German was the language of most of Cape Girardeau when Stoll built his neat house. And yesterday the bereaved kept saying, "Lieber Kinder. Der Tot ist bitter." That was what her grandmother said whenever there was a death in the community.

Most of the property on Bellevue Street I bought from Anna Stokes. When she died, she left many of her chattles in the house, including her husband's Bible. I discovered a clipping in the Holy Book, an item which had appeared in the Missourian from the undated past. Doc Stokes had been awakened by the barking of his dog on Bellevue Street, had gone to investigate with a lantern, and had discovered that a groundhog had taken refuge under the porch. Stokes had told a reporter apparently, and had clipped the item and saved it for me, years later. Children of the sturdy fellow (I write of the groundhog) are still found on Bellevue Street, along with possums and more squirrels than one cares to count. A raccoon, one Homecoming Day, fearlessly braved the hubbub to limp across our yard and take refuge in the attic of a neighbor's house. And I was astonished to see a handsome deer close to the front door of a house on Independence two blocks away. All of these creatures have lived on Bellevue Street much longer than we and, by squatters' rights, have the better claim.
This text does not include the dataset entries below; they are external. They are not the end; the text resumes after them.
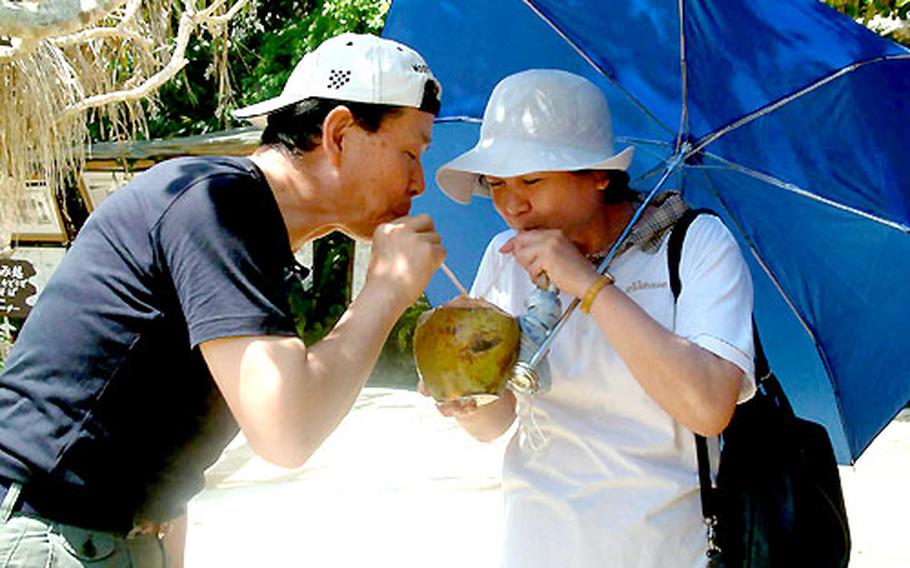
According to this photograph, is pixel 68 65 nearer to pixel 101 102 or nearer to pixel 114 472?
pixel 101 102

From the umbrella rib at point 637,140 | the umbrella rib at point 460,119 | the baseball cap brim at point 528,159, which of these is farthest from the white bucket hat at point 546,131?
the umbrella rib at point 460,119

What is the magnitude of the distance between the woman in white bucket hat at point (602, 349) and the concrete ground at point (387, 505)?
8.00 ft

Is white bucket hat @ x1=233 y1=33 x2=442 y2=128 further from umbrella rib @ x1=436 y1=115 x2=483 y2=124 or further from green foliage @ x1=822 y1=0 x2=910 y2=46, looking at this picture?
green foliage @ x1=822 y1=0 x2=910 y2=46

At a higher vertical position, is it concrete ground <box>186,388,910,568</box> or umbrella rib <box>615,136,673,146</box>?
umbrella rib <box>615,136,673,146</box>

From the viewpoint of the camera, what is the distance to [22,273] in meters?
8.84

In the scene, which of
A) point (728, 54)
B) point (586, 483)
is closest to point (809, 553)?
point (586, 483)

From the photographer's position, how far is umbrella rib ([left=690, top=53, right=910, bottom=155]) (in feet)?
6.87

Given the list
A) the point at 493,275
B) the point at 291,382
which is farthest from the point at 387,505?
the point at 291,382

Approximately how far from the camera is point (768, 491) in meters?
1.88

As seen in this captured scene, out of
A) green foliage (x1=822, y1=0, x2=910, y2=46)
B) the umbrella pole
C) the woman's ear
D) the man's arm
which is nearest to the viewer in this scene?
the man's arm

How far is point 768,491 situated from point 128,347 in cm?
115

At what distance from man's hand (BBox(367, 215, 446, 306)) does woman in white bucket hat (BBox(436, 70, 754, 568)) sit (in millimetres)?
213

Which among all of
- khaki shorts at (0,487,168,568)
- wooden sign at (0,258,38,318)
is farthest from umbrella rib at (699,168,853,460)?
wooden sign at (0,258,38,318)

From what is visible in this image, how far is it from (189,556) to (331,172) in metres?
3.83
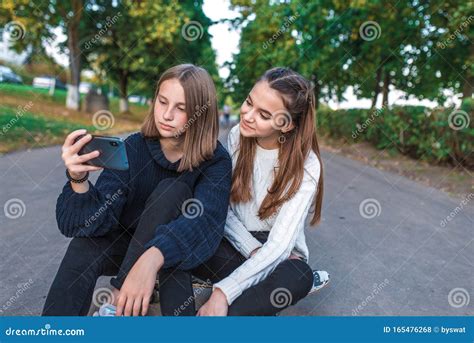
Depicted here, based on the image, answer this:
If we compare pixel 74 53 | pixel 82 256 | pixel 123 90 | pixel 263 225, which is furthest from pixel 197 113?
pixel 123 90

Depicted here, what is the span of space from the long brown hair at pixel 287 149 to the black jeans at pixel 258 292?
0.33 meters

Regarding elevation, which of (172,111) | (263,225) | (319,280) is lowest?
(319,280)

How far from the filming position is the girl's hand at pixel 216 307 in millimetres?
1529

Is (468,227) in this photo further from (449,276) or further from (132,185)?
(132,185)

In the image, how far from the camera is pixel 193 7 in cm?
1748

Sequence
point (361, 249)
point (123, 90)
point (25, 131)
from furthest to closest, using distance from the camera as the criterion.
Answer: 1. point (123, 90)
2. point (25, 131)
3. point (361, 249)

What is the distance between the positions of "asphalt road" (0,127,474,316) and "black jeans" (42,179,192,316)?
23.4 inches

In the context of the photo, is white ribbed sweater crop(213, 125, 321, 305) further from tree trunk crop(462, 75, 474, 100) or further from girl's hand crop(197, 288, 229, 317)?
tree trunk crop(462, 75, 474, 100)

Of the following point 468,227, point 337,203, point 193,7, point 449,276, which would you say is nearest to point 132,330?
point 449,276

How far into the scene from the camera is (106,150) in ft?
4.86

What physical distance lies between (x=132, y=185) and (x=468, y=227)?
3394mm

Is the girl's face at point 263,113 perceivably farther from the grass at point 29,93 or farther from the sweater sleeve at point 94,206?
the grass at point 29,93

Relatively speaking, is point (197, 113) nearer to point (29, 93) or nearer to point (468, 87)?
point (468, 87)

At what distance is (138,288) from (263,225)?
0.78m
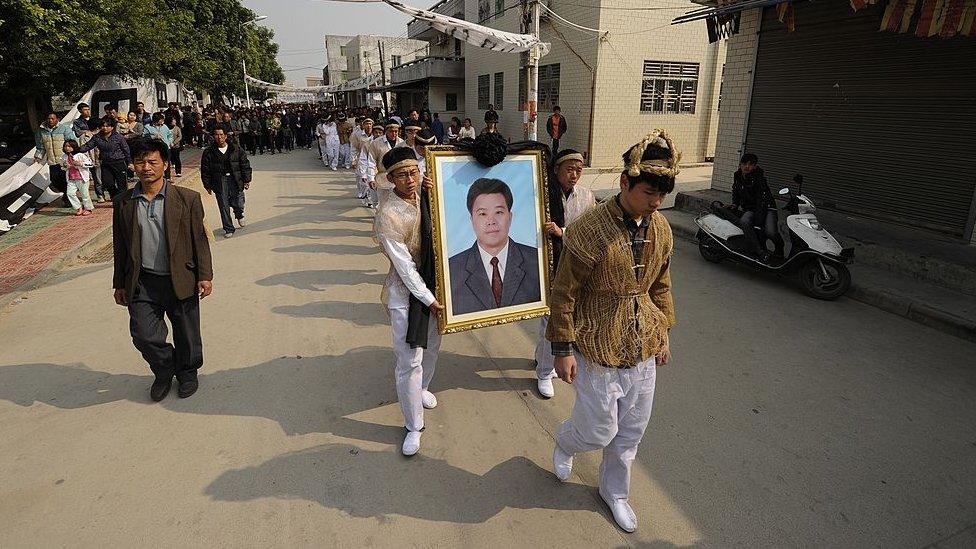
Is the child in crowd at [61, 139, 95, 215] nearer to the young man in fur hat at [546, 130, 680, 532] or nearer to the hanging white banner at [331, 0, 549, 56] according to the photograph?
the hanging white banner at [331, 0, 549, 56]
Mrs. Stokes' memorials surround us. She would be surprised to see how the hard maples she planted in the parkway are now giant trees and how the four boxwoods she started from "slips" are now challenges to us to retrain their exuberance. She has left us very tiny mementos also, like the tiny Snow on the Mountain, which seems to have given up and then, after several years, appears right in the midst of the mowed lawn. Der Tot ist bitter, but there is a kind of immortality in little bulbs and in possums and squirrels. And news about groundhogs lives in the Bible from one generation to another. As I walked down Bellevue this morning, I heard the spring birds singing; cardinals, perhaps, which might have been around all winter but are only now driven to song because the snow is melting.